Given text >>
**********

THE MINNESOTA MUTUAL LIFE INSURANCE COMPANY
  We are a mutual life insurance company organized in 1880 under the laws of
Minnesota. Our home office is at 400 Robert Street North, St. Paul, Minnesota
55101-2098, telephone: (612) 665-3500 (651-665-3500 after September 1, 1998).
We are licensed to do a life insurance business in all states of the United
States (except New York where we are an authorized reinsurer), the District of
Columbia, Canada, Puerto Rico and Guam.
 
VARIABLE LIFE ACCOUNT
  A separate account called the Minnesota Mutual Variable Life Account was
established on October 21, 1985, by our Board of Trustees in accordance with
certain provisions of the Minnesota insurance law. The separate account is
registered as a "unit investment trust" with the Securities and Exchange
Commission under the Investment Company Act of 1940, but such registration
does not signify that the Securities and Exchange Commission supervises the
management, or the investment practices or policies, of the Variable Life
Account. The separate account meets the definition of a "separate account"
under the federal securities laws.
  We are the legal owner of the assets in the Variable Life Account. The
obligations to policy owners and beneficiaries arising under the Policies are
general corporate obligations of Minnesota Mutual and thus our general assets
back the Policies. The Minnesota law under which the Variable Life Account was
established provides that the assets of the Variable Life Account shall not be
chargeable with liabilities arising out of any other business which we may
conduct, but shall be held and applied exclusively to the benefit of the
holders of those variable life insurance policies for which the separate
account was established. The investment performance of the Variable Life
Account is entirely independent of both the investment performance of our
General Account and of any other separate account which we may have
established or may later establish.
  The Variable Life Account currently has seventeen sub-accounts to which
policy owners may allocate premiums. Each sub-account invests in shares of a
corresponding Portfolio of the Funds.
 
ADVANTUS SERIES FUND, INC.
  The Variable Life Account currently invests in Advantus Series Fund, Inc., a
mutual fund of the series type. Prior to May 1, 1997, the name of the Fund was
"MIMLIC Series Fund, Inc." Advantus Series Fund is registered with the
Securities and Exchange Commission as a diversified, open-end management
investment company, but such registration does not signify that the Commission
supervises the management, or the investment practices or policies, of the
Fund. The Fund issues its shares, continually and without sales charge, only
to us and certain of our separate accounts including the Variable Life
Account. Shares are sold and redeemed at net asset value.
  Advantus Series Fund's investment adviser is Advantus Capital Management,
Inc. ("Advantus Capital"). Advantus Capital is a wholly-owned subsidiary of
MIMLIC Asset Management Company ("MIMLIC Management") which, prior to May 1,
1997, served as investment adviser to the Fund. MIMLIC Management is a wholly-
owned subsidiary of Minnesota Mutual. The same portfolio managers and other
personnel who previously provided investment advisory services to the Fund
through MIMLIC Management continue to provide the same services through
Advantus Capital. It acts as an investment adviser to the Fund pursuant to an
advisory agreement.

**********

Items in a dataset
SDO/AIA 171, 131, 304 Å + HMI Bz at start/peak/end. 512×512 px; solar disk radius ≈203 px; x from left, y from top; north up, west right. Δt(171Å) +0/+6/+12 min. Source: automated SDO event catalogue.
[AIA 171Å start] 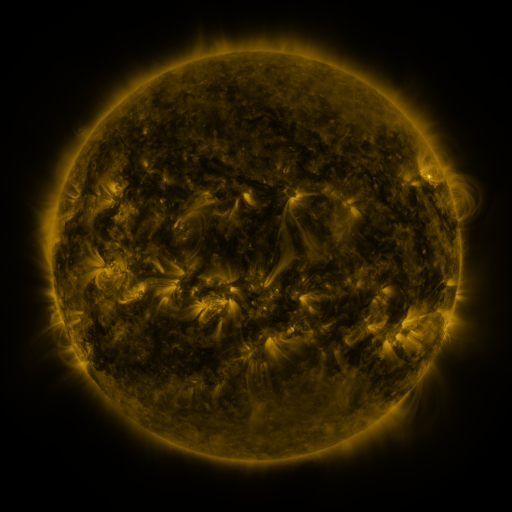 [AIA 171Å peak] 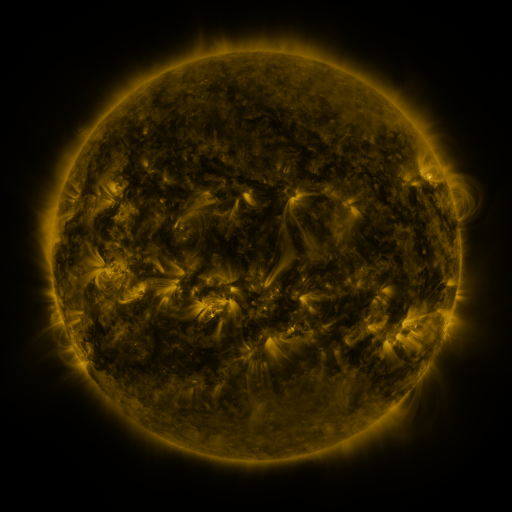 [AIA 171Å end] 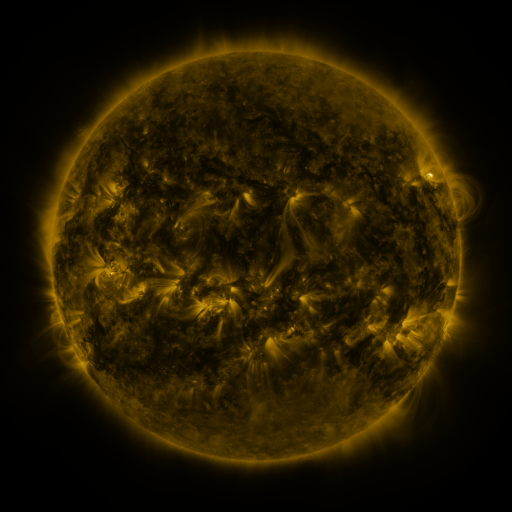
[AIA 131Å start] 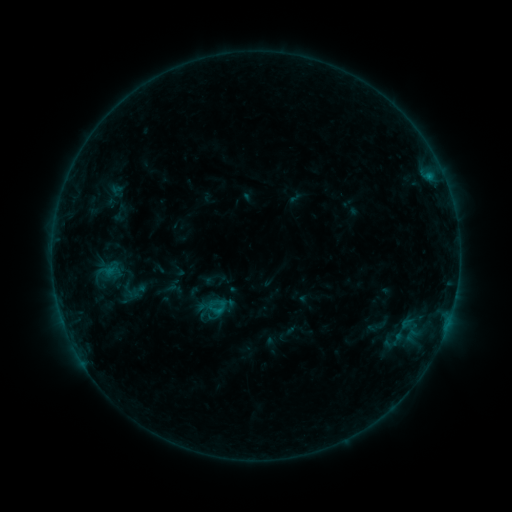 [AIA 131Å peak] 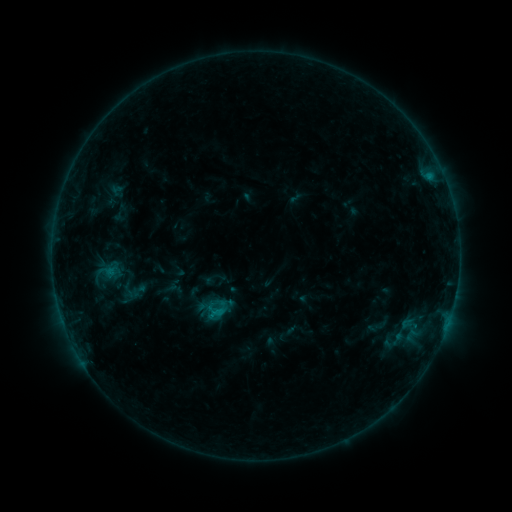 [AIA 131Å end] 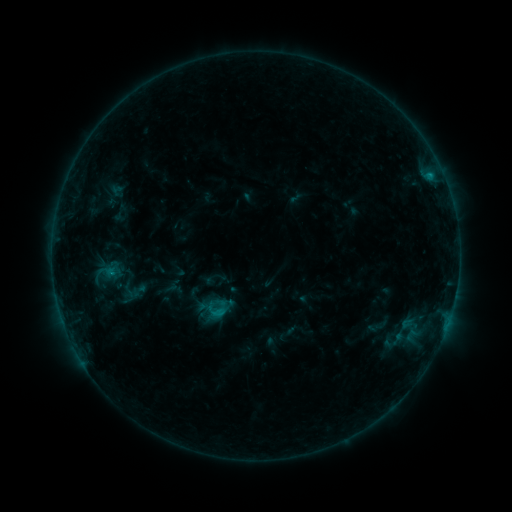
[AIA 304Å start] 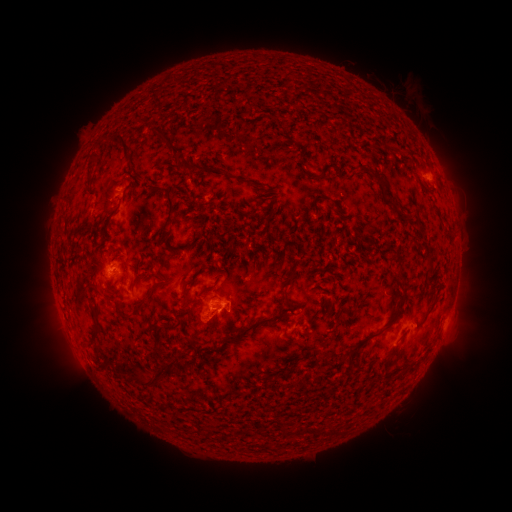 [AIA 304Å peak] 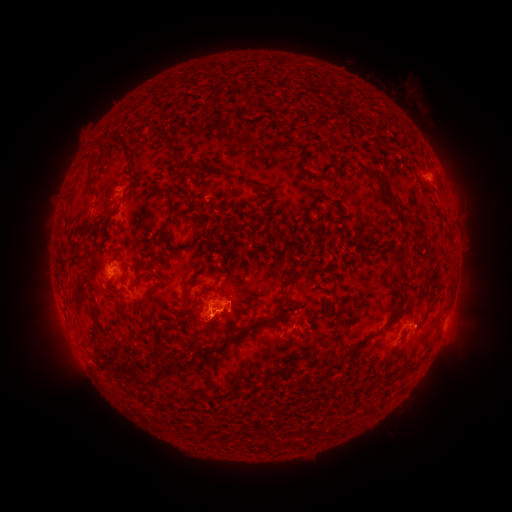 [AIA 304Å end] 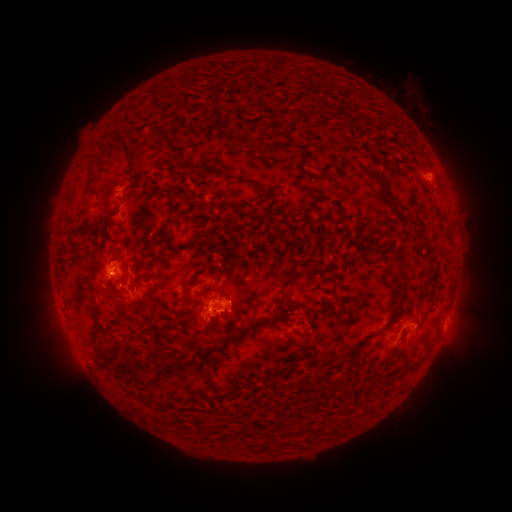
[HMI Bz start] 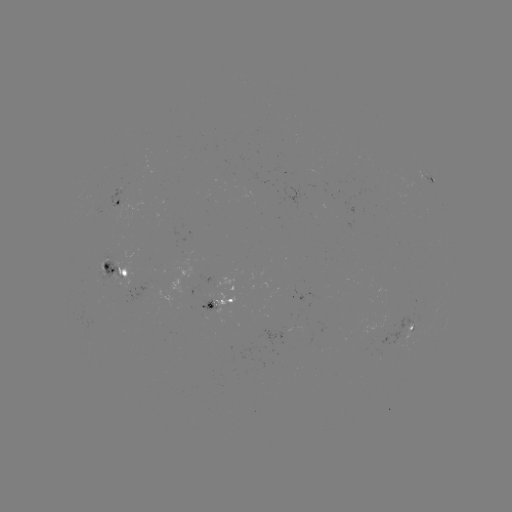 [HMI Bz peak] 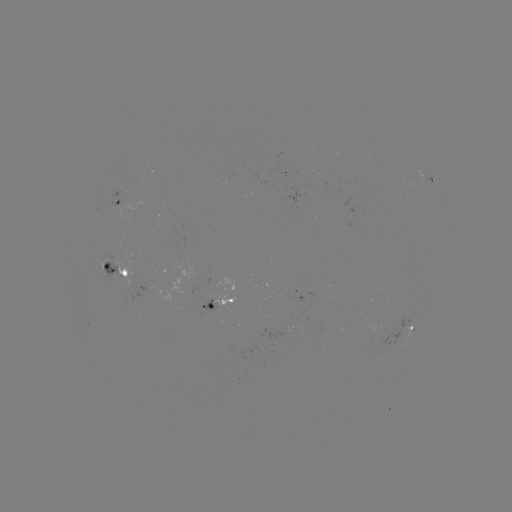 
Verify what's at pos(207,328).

**********

Given request >> In one to three sentences, explain why, according to the insurance company text, Minnesota Mutual's general assets back the Policies.

Exercise solution >> The obligations to policy owners and beneficiaries that arise under the Policies are general corporate obligations of Minnesota Mutual. For that reason, the company's general assets back the Policies.